3) A collection of Production Rules or Productions, P, that expand each symbol into some larger string of symbols. Specifically it is a set of rewrite rules that can be recursively performed to generate new symbol sequences. In turn, each production rule consists of two strings, the predecessor and the successor, that string which is to be replaced and that string which it is replaced by respectively. If no production is explicitly specified for a given predecessor a ∈ V , the identity production a → a is assumed to belong to the set of productions P.
4) A Mechanism for translating the generated strings into geometric structures. (This is a weak requirement and only used in the case of visualization or other applied purposes)

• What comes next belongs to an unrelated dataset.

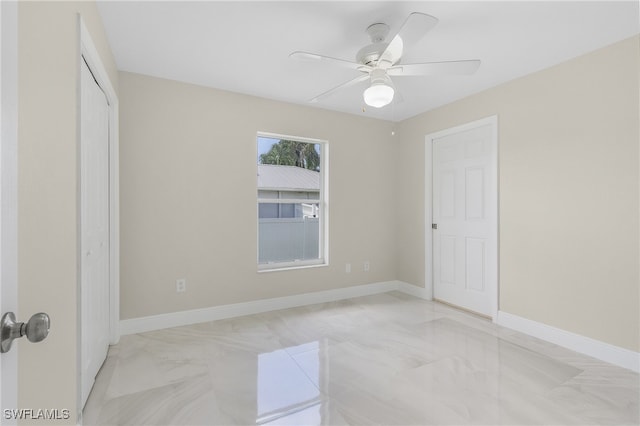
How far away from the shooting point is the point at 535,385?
2008 mm

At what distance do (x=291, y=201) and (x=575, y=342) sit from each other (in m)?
3.03

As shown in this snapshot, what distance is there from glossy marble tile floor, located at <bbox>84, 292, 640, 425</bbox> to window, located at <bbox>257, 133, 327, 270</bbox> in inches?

From here we apply the production rules to the axiom in an interative fashion, with as many rules as possible being applied simultaneously per iteration. This latter requirement of applying as many rules as possible per iteration rather than applying only one rule per iteration is what separates L-systems from formal languages generated by formal grammars3, and that is why they are sometimes called parallel rewriting systems. Thus, L-systems are strict subsets of languages. This parallel nature was originally meant to capture the cell divisions that occur in multicellular organisms, where many divisions can occur at the same time.4 This is a key distinguishing feature going forward.

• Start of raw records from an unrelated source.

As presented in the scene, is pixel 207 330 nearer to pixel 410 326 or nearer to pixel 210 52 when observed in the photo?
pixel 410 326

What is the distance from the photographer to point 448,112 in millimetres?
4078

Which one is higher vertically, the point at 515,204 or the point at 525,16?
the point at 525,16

Similar to before with the more general rewrite systems, our more specific L-systems have 2 additional properties:
1) An L-system is Context-Free if each production rule refers only to an individual symbol and not its neighboring symbols. If instead a rule requires that it check not only that single symbol, but also that of its neighbors, then we say that it is context-sensitive.
2) An L-system is Deterministic if there is exactly one production rule per symbol. If instead there are several rules that can apply to a certain symbol and we choose a particular rule according to some probability each iteration, then we call the L-system stochastic.
If an L-system is both deterministic and context-free then it is called a DOL System. It also might be key to note that rewriting systems are not necessarily algorithms! They can however be turned into algorithms if they have the following conditions: we can apply the rules in a deterministic way, use a reduction strategy showing how we can simplify a complex expression by successive steps, and finally
showing that there is a unique normal form (ie - a unique set of terms that can no longer be reduced) that can be found for each word such that the algorithm will terminate.
So let’s investigate how Lindenmayer originally used his L-systems to model the growth of algae. We can see that he defined his systems components as follows:
Alphabet: A B (both variables, no constants)
Axiom: A (what we start with)
Rules: (A → AB), (B → A)
At each stage of iteration n we can see that this produces the following:
n=0: A (start axiom/initiator)
n=1: A B (initial single A spawned into AB)
n=2: A B A (A → AB), (B → A)
n=3: A B A A B
n=4: A B A A B A B A
What’s interesting to note is that with these rules if we count the length of each string we get the Fibonacci sequence of numbers. That is why this sequence is sometimes called a sequence of Fibonacci words.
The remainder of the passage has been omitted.